Obeying the impulse of the moment he dropped into his chair and caught up a paper.

Mam Liz's voice, in guarded tones came from the hall, "Yes marm, he's to home, but he's plumb tuckered out. Is yo' got to see him? Yo' ain't wantin' him to go out agin is yo'?"

Another voice answered, but the listening doctor could not distinguish the reply.

"Oh sho mam. Come in, come in. He's in the library."

A moment the nurse stood, hesitating, in the doorway.

Dr. Harry sprang to his feet. "Miss Farwell! I'm glad to see you. I--" Then he stopped looking at her in astonishment.

Very softly she closed the door behind her, and--going to the table--closed the medicine case. Then lifting her eyes to him with a meaning look she said simply, "I am glad, too."

He turned his face away. "You--you saw?"

"The window shades were up. I could not help it."

He dropped into the chair. "I'm a weak fool, Miss Farwell. No man in my profession has a right to be so weak."

"Yes, that's it," she said gently. "Your profession--those who depend upon you for their own lives and the lives of their dear ones--you must remember that always. Your ministry."

He raised his face and looked at her squarely. "I never did this before. You believe me, Miss Farwell, that this is the first time?"

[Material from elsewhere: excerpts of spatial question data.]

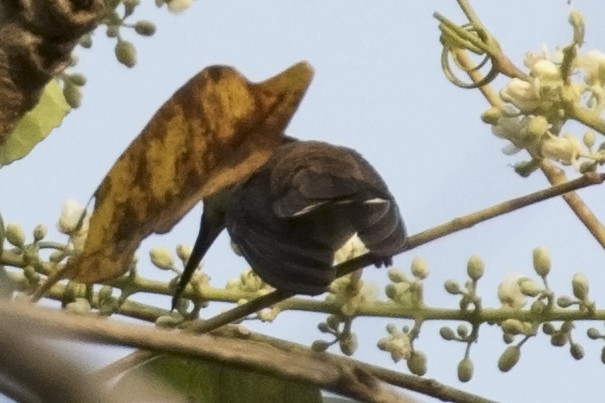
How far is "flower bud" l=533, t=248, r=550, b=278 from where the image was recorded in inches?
23.6

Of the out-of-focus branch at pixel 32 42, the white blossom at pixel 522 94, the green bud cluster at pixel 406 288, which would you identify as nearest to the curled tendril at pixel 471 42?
the white blossom at pixel 522 94

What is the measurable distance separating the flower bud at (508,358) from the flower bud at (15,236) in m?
0.28

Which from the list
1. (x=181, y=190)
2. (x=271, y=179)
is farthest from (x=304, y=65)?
(x=271, y=179)

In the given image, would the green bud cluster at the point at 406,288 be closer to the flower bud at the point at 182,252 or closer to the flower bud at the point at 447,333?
the flower bud at the point at 447,333

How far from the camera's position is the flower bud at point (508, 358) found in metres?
0.57

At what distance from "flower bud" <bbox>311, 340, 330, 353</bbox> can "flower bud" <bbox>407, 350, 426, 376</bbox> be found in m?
0.05

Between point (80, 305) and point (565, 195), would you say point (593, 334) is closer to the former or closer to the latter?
point (565, 195)

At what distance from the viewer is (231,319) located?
495mm

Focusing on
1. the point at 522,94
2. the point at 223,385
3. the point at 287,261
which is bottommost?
the point at 223,385

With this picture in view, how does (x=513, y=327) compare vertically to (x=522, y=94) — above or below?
below

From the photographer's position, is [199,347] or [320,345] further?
[320,345]

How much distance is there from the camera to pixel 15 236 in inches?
22.7

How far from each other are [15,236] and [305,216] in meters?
0.17

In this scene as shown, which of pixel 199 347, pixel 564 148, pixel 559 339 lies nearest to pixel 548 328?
pixel 559 339
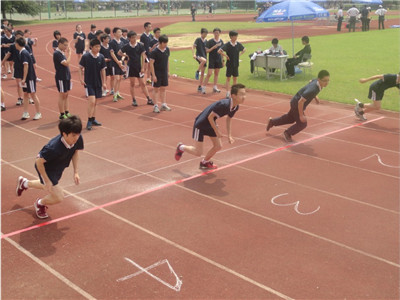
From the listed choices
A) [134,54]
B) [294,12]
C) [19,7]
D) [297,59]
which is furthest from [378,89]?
[19,7]

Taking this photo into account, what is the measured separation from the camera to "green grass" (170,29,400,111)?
1557 centimetres

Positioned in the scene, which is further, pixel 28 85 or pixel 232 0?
pixel 232 0

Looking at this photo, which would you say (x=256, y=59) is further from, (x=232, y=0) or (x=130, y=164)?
(x=232, y=0)

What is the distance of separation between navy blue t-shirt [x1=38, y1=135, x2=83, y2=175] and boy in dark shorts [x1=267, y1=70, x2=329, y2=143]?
5436 mm

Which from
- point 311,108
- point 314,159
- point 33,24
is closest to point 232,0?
point 33,24

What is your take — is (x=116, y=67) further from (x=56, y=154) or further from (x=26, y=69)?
(x=56, y=154)

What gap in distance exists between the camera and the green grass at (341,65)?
1557cm

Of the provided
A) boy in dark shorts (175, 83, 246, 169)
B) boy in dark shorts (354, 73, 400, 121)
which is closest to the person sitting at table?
boy in dark shorts (354, 73, 400, 121)

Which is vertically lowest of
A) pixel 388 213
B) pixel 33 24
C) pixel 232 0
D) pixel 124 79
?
pixel 388 213

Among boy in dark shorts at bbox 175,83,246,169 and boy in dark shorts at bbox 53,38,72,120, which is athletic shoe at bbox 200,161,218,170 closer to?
boy in dark shorts at bbox 175,83,246,169

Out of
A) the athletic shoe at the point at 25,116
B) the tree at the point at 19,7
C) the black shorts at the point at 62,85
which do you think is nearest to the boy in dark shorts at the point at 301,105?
the black shorts at the point at 62,85

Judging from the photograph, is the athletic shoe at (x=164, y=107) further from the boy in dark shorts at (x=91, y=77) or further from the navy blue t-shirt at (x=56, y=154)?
the navy blue t-shirt at (x=56, y=154)

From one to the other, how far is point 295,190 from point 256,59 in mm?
11362

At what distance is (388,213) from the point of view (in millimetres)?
7102
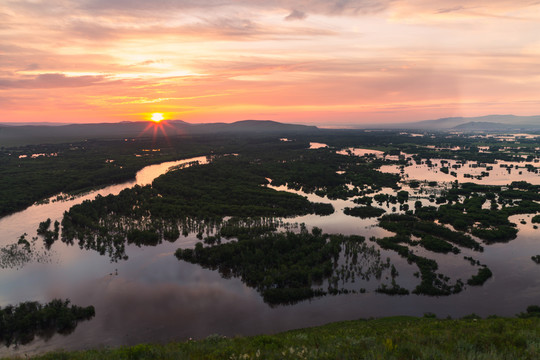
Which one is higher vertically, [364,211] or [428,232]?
[364,211]

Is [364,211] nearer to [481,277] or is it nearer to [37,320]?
[481,277]

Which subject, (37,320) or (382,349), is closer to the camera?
(382,349)

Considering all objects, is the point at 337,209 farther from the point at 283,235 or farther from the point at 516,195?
the point at 516,195

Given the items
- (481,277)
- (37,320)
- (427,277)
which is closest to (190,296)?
(37,320)

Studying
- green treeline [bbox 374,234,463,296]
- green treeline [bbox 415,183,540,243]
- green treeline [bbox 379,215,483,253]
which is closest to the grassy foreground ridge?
green treeline [bbox 374,234,463,296]

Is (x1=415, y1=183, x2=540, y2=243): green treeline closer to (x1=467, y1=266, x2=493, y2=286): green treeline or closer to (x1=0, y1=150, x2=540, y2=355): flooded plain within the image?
(x1=0, y1=150, x2=540, y2=355): flooded plain

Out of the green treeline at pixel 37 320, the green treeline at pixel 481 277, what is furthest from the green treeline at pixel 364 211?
the green treeline at pixel 37 320

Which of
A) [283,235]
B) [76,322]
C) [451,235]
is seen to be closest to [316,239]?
[283,235]
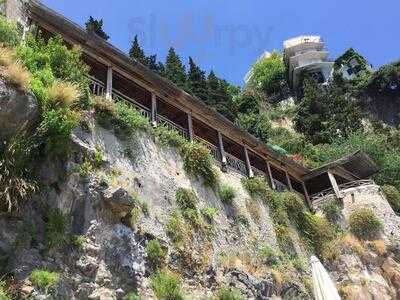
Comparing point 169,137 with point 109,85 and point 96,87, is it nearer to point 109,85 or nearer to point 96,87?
point 109,85

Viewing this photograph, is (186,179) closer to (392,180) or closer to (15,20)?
(15,20)

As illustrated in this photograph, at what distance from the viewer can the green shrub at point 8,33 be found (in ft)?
46.5

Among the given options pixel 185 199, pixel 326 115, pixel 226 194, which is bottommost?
pixel 185 199

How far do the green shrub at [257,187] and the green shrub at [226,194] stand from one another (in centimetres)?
160

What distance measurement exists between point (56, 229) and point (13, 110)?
274 cm

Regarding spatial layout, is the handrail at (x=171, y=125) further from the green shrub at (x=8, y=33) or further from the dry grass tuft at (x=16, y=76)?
the dry grass tuft at (x=16, y=76)

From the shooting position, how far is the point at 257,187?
21.2 metres

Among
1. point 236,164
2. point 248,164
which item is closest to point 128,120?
point 236,164

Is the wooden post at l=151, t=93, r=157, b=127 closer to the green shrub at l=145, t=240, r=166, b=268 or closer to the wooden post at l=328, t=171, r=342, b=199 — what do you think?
the green shrub at l=145, t=240, r=166, b=268

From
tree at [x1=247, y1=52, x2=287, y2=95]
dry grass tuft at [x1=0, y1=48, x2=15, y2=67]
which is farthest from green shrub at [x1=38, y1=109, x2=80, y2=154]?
tree at [x1=247, y1=52, x2=287, y2=95]

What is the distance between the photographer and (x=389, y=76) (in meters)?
50.2

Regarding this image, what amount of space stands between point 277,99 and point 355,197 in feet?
108

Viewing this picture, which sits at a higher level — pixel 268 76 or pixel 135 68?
pixel 268 76

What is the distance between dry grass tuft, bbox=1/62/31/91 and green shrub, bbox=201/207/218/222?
7586 millimetres
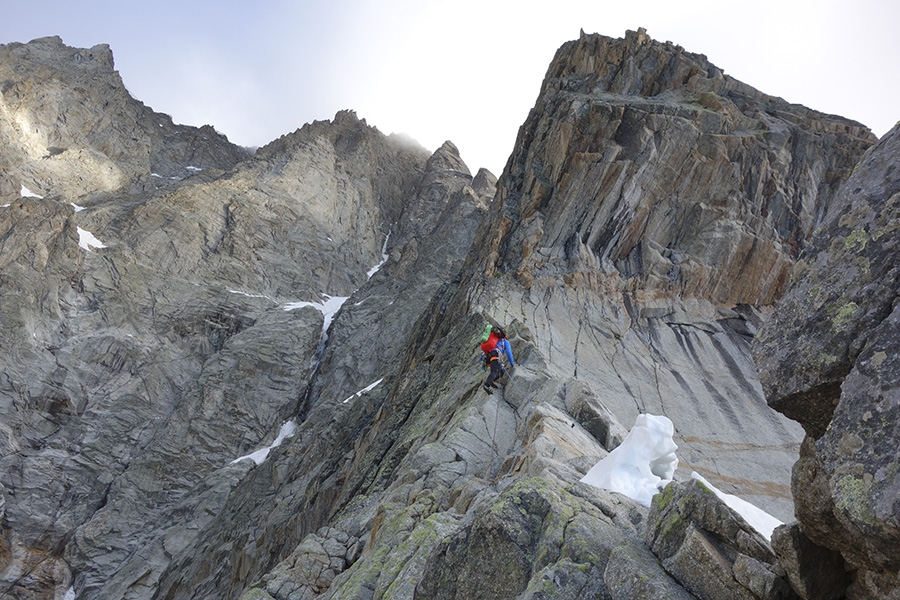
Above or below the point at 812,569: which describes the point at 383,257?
above

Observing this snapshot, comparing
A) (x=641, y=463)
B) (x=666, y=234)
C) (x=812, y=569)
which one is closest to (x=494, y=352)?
(x=641, y=463)

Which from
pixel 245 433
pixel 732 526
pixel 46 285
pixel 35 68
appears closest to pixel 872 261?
pixel 732 526

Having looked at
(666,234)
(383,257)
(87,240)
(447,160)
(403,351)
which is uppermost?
(447,160)

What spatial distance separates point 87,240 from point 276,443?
120 ft

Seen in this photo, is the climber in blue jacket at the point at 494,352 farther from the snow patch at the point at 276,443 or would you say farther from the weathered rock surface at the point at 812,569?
the snow patch at the point at 276,443

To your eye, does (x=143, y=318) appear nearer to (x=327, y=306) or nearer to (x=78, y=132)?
(x=327, y=306)

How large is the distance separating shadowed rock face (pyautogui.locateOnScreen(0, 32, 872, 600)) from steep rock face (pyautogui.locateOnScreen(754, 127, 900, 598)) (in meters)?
1.31

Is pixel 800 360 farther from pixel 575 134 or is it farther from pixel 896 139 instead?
pixel 575 134

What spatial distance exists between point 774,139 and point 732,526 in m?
40.9

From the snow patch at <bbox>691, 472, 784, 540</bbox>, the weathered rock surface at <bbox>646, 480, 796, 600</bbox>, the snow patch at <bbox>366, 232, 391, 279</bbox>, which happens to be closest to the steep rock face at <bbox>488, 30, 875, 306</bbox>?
the snow patch at <bbox>691, 472, 784, 540</bbox>

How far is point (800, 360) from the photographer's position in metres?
5.15

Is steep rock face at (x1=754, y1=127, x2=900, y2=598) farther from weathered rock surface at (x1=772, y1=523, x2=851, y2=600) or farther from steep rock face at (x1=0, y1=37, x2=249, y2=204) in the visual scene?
steep rock face at (x1=0, y1=37, x2=249, y2=204)

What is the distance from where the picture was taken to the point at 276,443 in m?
56.5

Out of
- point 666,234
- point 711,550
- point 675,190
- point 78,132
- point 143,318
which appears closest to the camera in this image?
point 711,550
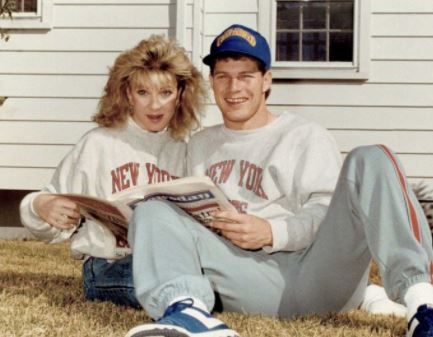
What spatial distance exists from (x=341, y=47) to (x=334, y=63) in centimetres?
16

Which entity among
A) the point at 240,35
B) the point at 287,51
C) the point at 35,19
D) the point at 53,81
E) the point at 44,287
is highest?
the point at 35,19

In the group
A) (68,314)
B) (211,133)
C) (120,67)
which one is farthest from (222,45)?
(68,314)

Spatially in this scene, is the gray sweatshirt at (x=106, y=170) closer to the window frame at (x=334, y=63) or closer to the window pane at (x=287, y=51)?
the window frame at (x=334, y=63)

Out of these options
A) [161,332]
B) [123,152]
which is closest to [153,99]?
[123,152]

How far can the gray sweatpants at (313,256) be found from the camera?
92.4 inches

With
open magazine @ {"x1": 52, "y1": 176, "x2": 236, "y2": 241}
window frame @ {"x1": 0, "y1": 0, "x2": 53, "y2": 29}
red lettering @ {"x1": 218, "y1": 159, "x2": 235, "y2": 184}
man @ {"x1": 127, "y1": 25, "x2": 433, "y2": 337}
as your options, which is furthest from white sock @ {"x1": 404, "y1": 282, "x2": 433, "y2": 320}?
window frame @ {"x1": 0, "y1": 0, "x2": 53, "y2": 29}

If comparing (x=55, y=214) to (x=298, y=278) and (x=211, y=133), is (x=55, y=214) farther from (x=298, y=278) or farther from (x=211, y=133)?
(x=298, y=278)

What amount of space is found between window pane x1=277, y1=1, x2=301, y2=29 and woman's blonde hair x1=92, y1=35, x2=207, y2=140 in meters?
3.43

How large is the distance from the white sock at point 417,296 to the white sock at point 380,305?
100 cm

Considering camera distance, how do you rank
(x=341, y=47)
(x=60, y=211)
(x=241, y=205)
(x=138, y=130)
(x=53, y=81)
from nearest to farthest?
(x=241, y=205), (x=60, y=211), (x=138, y=130), (x=341, y=47), (x=53, y=81)

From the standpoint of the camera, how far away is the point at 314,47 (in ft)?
22.5

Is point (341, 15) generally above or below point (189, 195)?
above

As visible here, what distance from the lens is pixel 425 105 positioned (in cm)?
666

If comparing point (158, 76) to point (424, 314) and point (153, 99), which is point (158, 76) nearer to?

She returned his look frankly. "Yes," she said. "I believe you, and I believe it will be the last."

And it was.

For there was something in that voice, something in the calm still depth of those gray eyes that remained with Dr. Harry Abbott and whenever afterwards he reached the limit of his strength, whenever he gave so much of himself in the service of others that there was nothing left for himself--this incident came back to him, that something held him--kept him strong.

Very quickly the nurse changed the subject and led the physician's mind away from the sadness and horror of his work that had so nearly wrought such havoc. The big empty house no longer seemed so big and empty. She made him light his pipe again and soon the man felt his tired nerves relax while the weary brain ceased to hammer away at the problems it could not solve.

Then at last she told him why she had come--to bid him good-bye.

"But I thought you were going to stay!" he cried.

"I had thought of doing so," she admitted. "But something--something makes it necessary for me to go."

His arguments and pleadings were in vain. Her only answer was, "I cannot, Dr. Abbott, truly I cannot." Nor would she tell him more than that it was necessary for her to go.

"But we need you so. I need you; there is no one can take your place--Hope--" Then he stopped.

She was frankly permitting him to look deep into her eyes. "I am sorry, Doctor, but I must go." And the strength of her held him and made him strong.

"Just one thing, Miss Farwell. You are not going because of--because of me?"

She held out her hand. "No indeed, Doctor. Whatever you think, please don't think that."

He would have accompanied her home but she would not permit it and insisted so strongly that he retire at once, that he was forced to yield. But he would not say good-bye, declaring that he would be at the depot in the morning to see her off.

Mrs. Oldham, coming home from prayer meeting, found her husband still sitting on the porch. When she could not force him to listen to reason and go to bed, she left him to his thoughts. A little later the old Doctor saw the tall form of the minister turn in at the gate opposite. Then the light in the corner window flashed brightly. A few moments more, and he saw a woman coming down the street, going toward Judge Strong's. Nearing the house across the way, she slackened her pace, walking very slowly. Under the corner window she almost stopped. As she went on she turned once to look back, then disappeared under the trees in the dusk.

It was almost morning when Miss Farwell was awakened by a loud knocking at the front door. Then Mrs. Strong came quickly up stairs to the nurse's room. The young woman was on her feet instantly.

"That old negro of Dr. Abbott is here asking for you," explained Mrs. Strong. "He says Dr. Harry sent him and that he must see you. What in the world can it mean?"